Le topos est « église qui joue un rôle essentiel = église forte ». Dans (42), la conclusion va à l’encontre de ce topos.

4) L’emploi adversatif présente généralement une opposition au niveau lexical (par exemple des antonymes comme réussir / rater) et permet l’insertion de l’adverbe en revanche :

La distinction entre emplois concessifs et adversatifs est neutralisée dans certains exemples [ibid., 190-191].
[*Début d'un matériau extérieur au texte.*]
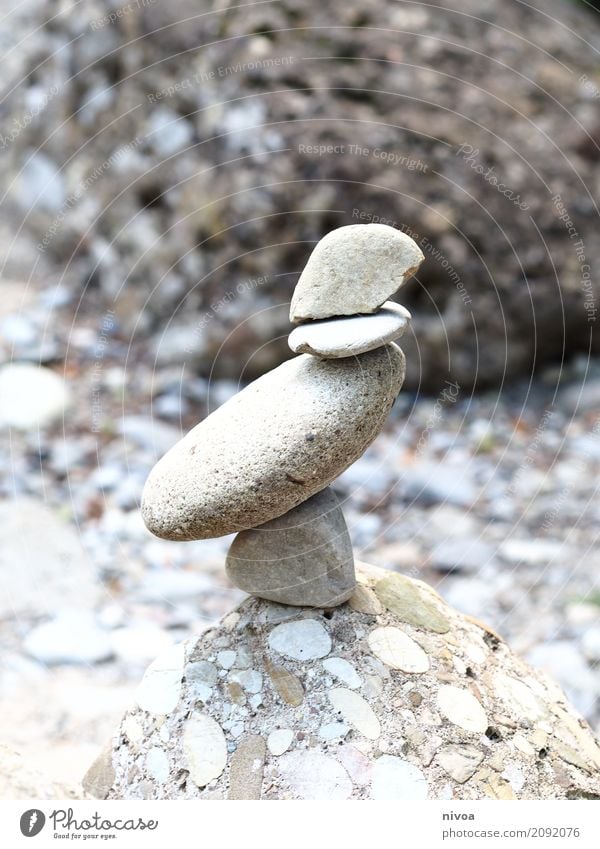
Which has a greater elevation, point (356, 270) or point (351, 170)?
point (351, 170)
5) L’emploi additif autorise la présence de l’adverbe également :

(44) La communication, si elle suppose la dignité, exige également l’équilibre entre ceux qui

communiquent. [< Stage]

6) Reste le si emphatique, illustré par la première phrase de l’article de Stage :

(45) S’il est une conjonction qui ne cesse d’intriguer à la fois les linguistes français et étrangers, c’est

bien la conjonction si. [s]

L’auteur conclut en attribuant le « succès de la conjonction si » à une fonction générale de thématisation [ibid., 204]. Dans les exemples de si causatif, il est courant que le membre A thématise une donnée déjà validée dans le contexte précédent :

(46) En effet, Prost De Royer pense que « la plupart des mères n’entendent pas la voix de la nature ». Autrement dit, tout cela n’est pas de leur faute, car elles sont devenues sourdes… Mais on aurait pu rétorquer au lieutenant de police que si les femmes n’entendent plus la voix de la nature, c’est que celle-ci manque de vigueur. [Badinter < Stage]
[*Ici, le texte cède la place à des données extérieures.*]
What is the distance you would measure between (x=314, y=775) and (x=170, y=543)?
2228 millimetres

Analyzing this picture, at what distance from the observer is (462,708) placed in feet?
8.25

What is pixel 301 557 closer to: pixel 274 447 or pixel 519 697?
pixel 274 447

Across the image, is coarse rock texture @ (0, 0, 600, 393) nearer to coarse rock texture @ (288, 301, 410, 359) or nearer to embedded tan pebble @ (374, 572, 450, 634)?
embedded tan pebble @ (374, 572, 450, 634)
On notera néanmoins que les emplois causatifs sont, selon l’auteur, à mi-chemin entre ce qui relève de l’hypothétique et ce qui n’en relève pas. Pourtant, paradoxalement, leurs caractéristiques en font des cas de figure prototypiques de ces « si factuels », dans l’esprit de Stage, puisqu’ils réinvestissent des éléments qui ont été déjà introduits dans le discours.